>> Begin DOCUMENT TEXT
# stealing food from table



## FlyingQuizini (Oct 24, 2006)

Two options:

1. Teach a reliable behavior that's incompatible with stealing food off the table -- like doing a down stay on a dog bed while the family is eating.

2. Implement a management strategy to PREVENT her from being able to steal food from the table -- like crating during mealtimes, giving her a favorite chew bone to work on instead while the family is eating, etc.

Also, zero unsupervised time when there's food out. You need to be able to remind her not to jump up and snatch something (have you taught "leave it"?) at the first moment you suspect she's even thinking about it.


----------



## lgnutah (Feb 26, 2007)

Some people have put "booby traps" (cans filled with pennies) at the edge of counters so if the dog tries to get something, this is knocked down and so there is a negative association with getting up there.
But I think appropriate supervision and training, as Flying Quizini suggested, is a better idea, so your dog doesn't get the reward of stealing something.


----------



## Megora (Jun 7, 2010)

Teach your dog "Leave It". 

But something I do while eating is I teach my dog to relax and go to sleep underfoot or next to me. He knows that I will give him my remainders... when I'm done. But until then he knows I will give him a correction (Leave it, go settle) if he goes anywhere near my food. 

And I eat most of my suppers off of a lower table in the living room. I can get up and go grab something from the kitchen and leave a plate of food on this table and trust that it will be untouched when I come back. <- Most cases, Jacks curls up and sleeps on the couch next to my chair while I eat. In fact, the pic that is my avatar is Jacks falling asleep while waiting for me to finish eating my supper and give him the rest. *coughs* I'm usually working on something on the computer or watching something on TV, so I'm not the quickest eater.
>> End DOCUMENT TEXT
>> Begin SOURCE MATERIAL
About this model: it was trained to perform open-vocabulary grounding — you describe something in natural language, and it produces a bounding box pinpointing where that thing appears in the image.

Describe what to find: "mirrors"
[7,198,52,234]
>> End SOURCE MATERIAL
** INSTRUCTION A **
In the thread on dogs stealing food from the table, what do some people place at the edge of counters as booby traps?
** INSTRUCTION B **
Carry on the forum thread about dogs stealing food from the table, picking up after its last sentence.
The material above comes from a different source than the thread on dogs stealing food.

** EXPECTED OUTPUT A **
Cans filled with pennies.

** EXPECTED OUTPUT B **
Teaching "Leave It" (for me) is setting up the dog. You put food at the edge of the table and walk your dog past. The instant the dog starts edging towards the food, you give a pop on the leash and say "NO, Leave it". 

When the dog does not pull towards the food when you walk past, you praise him to pieces and release him (OK!). And the food is removed from the table and put on the floor for the dog to eat with the words "Here, Take it". The dog will learn to leave things alone unless you actually give it to him and tell him it's OK for him to eat it. 

And when I give hand outs after supper, it usually is put on the floor for him. That's his cue that it's OK for him to eat it then. If the food is on the table or in my space, then it's a no-go.


----------



## Griffyn'sMom (Mar 22, 2007)

FlyingQuizini said:


> Two options:
> 
> 1. Teach a reliable behavior that's incompatible with stealing food off the table -- like doing a down stay on a dog bed while the family is eating.
> 
> ...


A wonderful response! I can't add much except to state that they all try it. Just don't let it become a bad habit. Even my Griff who is good as gold now had 3 pretty bad counter surfing events. 
1. 13 homemade waffles
2. about 5 hard boiled eggs
3. 15 corn muffins

I learned to put those all tempting baked goods in the microwave for storage. 

Make sure your kitchen chairs are pushed in or it's an open invitation to climb.

Be consistant - getting your dog used to waiting to eat until you give the OK is a big safety for all involved.

I can drop a piece of bacon on the floor and say "wait" or "leave it" and it isn't touched unless I say "OK". Training is a great thing!


----------



## lily101 (Nov 8, 2010)

thank you every1 I'll definitely try teaching her "leave it" she is such a great pup she does everything rite except stealing food.......I'll keep training her this and hope it will work  and I'll also try the wait and ok. it just scares me that she may eat something that could be poisonous to her I would hate for that to happen.


----------



## Ljilly28 (Jan 22, 2008)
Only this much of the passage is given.